Timestream for LiveAnalytics is a serverless, purpose-built database for processing time-series data. While it efficiently ingests and stores data, querying large raw datasets frequently can be inefficient, especially for use cases like aggregations, trend analysis, or anomaly detection.
Scheduled Queries is a feature of timestream help addressing this by running SQL queries at specified intervals, rolling-up raw data into aggregated results, and storing them in a destination Timestream table. This approach improves performance on target tables, and optimises storage by retaining only the aggregated data.
In this post, we’ll walk through setting up Timestream Scheduled Queries to automate data rollups. We’ll also explore how this setup helps you analyze and detect trends in your data over time.
What are we going to build ?
As a use case, we’ll have a clickstream kinesis topic where producers can push events such as clicks, views, and user actions. These events will be ingested into a Timestream table and made available for downstream consumption. A scheduled query will run hourly to roll up raw event data, which will then be used to detect trending products.
Let’s dive into this:
Time Series store: With EventBridge Pipes supporting Timestream as a direct target, integrating with Kinesis stream source is simple. This eliminates much of the custom glue code needed for ingestion. In this setup, EventBridge Pipes polls the Kinesis stream, converts the received events into records, and writes them directly to the Timestream table.
A scheduled aggregation query runs at predefined intervals to process raw events, performing an hourly rollup and storing the results in a dedicated table. Once it successfully completes, it publishes a notification event that triggers a function to query the table and detect the top N trending products, which are then published to a topic. We can imagine that these events can be used for various purposes: adjusting ad spend or fine-tuning A/B tests. Additionally, the rolled-up data can be fed into dashboards like QuickSight, Tableau, or Grafana for visualizing and monitoring product performance.

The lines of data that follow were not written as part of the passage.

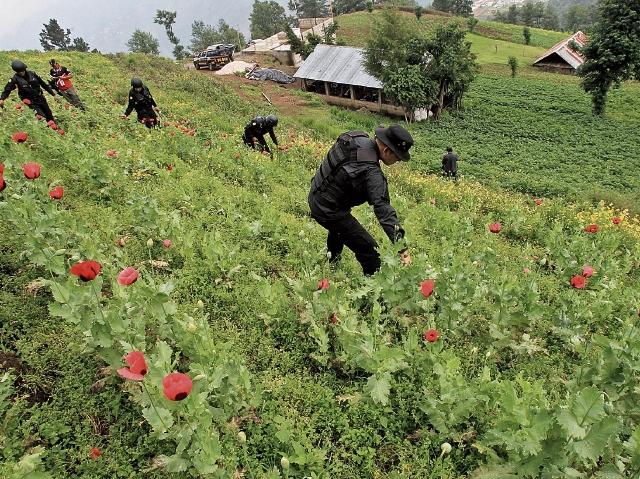 Después de décadas de conflictividad en Ixchiguán y Tajumulco, San Marcos, el Ejército y la PNC retomaron el control, destruyeron fortificaciones y decomisaron armamento, mientras los vecinos viven en relativa calma. (Foto Prensa Libre: HemerotecaPL)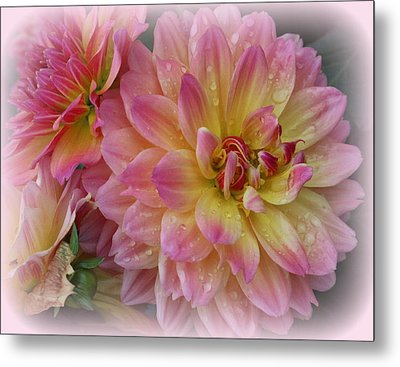 After The Rain - Dahlias Metal Print by Dora Sofia Caputo Photographic Art and Design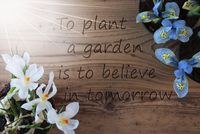 Sunny Crocus And Hyacinth, Quote Plant Garden Believe In Tomorrow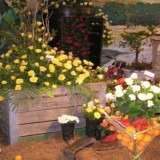 Addo Rose and Garden show (960 x 600)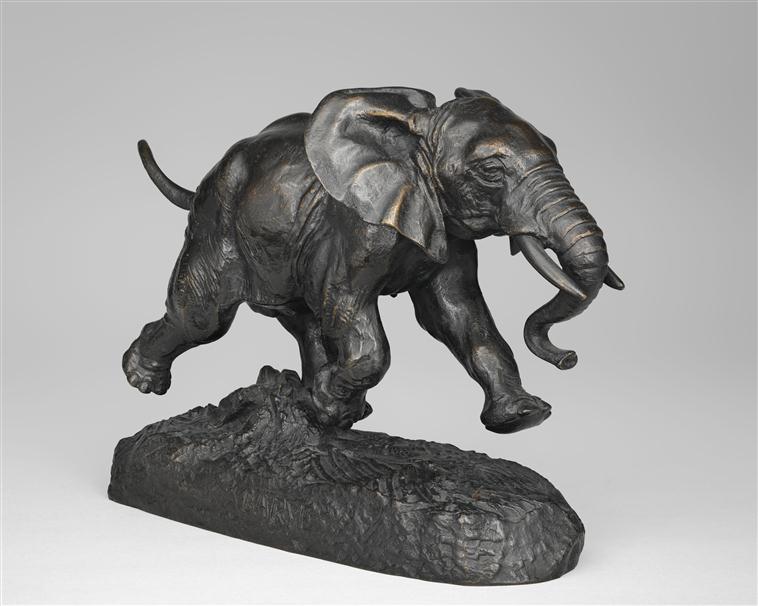Eléphant du Sénégal chargeant dit aussi Jeune éléphant d'Afrique ou du Sénégal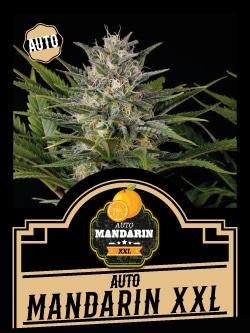 Auto Mandarin XXL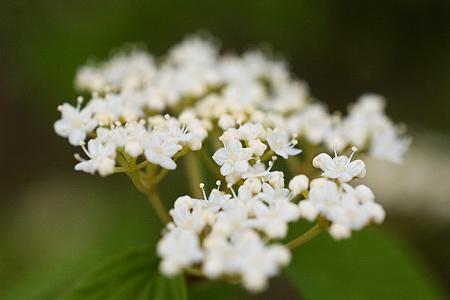 森林公園の花2-1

☝️Note: While I won't go into detail in this post, it's worth noting that a common way to reduce writes to the raw table is by pre-aggregating data in small batches, such as using a 5-minute tumbling window. This groups events into fixed, non-overlapping intervals before writing, effectively lowering the write frequency. Managed Apache Flink can help achieve this.
Let’s see the code
In this section, I will mainly focus on the integration with EventBridge Pipes as well as the scheduled query configuration. You can find the complete end-to-end solution at the following link 👇
https://github.com/ziedbentahar/scheduled-queries-with-amazom-timestreamdb
Simplifying time-series data ingestion with event bridge pipes
The events ingested into Kinesis are quite basic; they contain only the productId, pageId, eventType, and the event timestamp. Configuring a Timestream table as a target in EventBridge Pipes requires defining the mapping from the source event to the selected measurements and dimensions in the target table. This also involves specifying the time field type and format:
resource "awscc_pipes_pipe" "kinesis_to_timestream" {
name = "${var.application}-${var.environment}-kinesis-to-timestream"
role_arn = awscc_iam_role.pipe.arn
source = var.source_stream.arn
target = aws_timestreamwrite_table.events_table.arn
source_parameters = {
kinesis_stream_parameters = {
starting_position = "TRIM_HORIZON"
maximum_retry_attempts = 5
}
filter_criteria = {
filters = [{
pattern = <<EOF
{
"data": {
"eventType": ["pageViewed", "productPageShared", "productInquiryRequested"]
}
}
EOF
}]
}
}
target_parameters = {
timestream_parameters = {
timestamp_format = "yyyy-MM-dd'T'HH:mm:ss.SSS'Z'"
version_value = "1"
time_value = "$.data.time"
time_field_type = "TIMESTAMP_FORMAT"
single_measure_mappings = [{
measure_name = "$.data.eventType"
measure_value = "$.data.value"
measure_value_type = "BIGINT"
}]
dimension_mappings = [
{
dimension_name = "id"
dimension_value = "$.data.id"
dimension_value_type = "VARCHAR"
},
{
dimension_name = "pageId"
dimension_value = "$.data.pageId"
dimension_value_type = "VARCHAR"
},
{
dimension_name = "productId"
dimension_value = "$.data.productId"
dimension_value_type = "VARCHAR"
}
]
}
}
}
Here, I am filtering and ingesting only the pageViewed, productPageShared, and productInquiryRequested events into the table from the stream.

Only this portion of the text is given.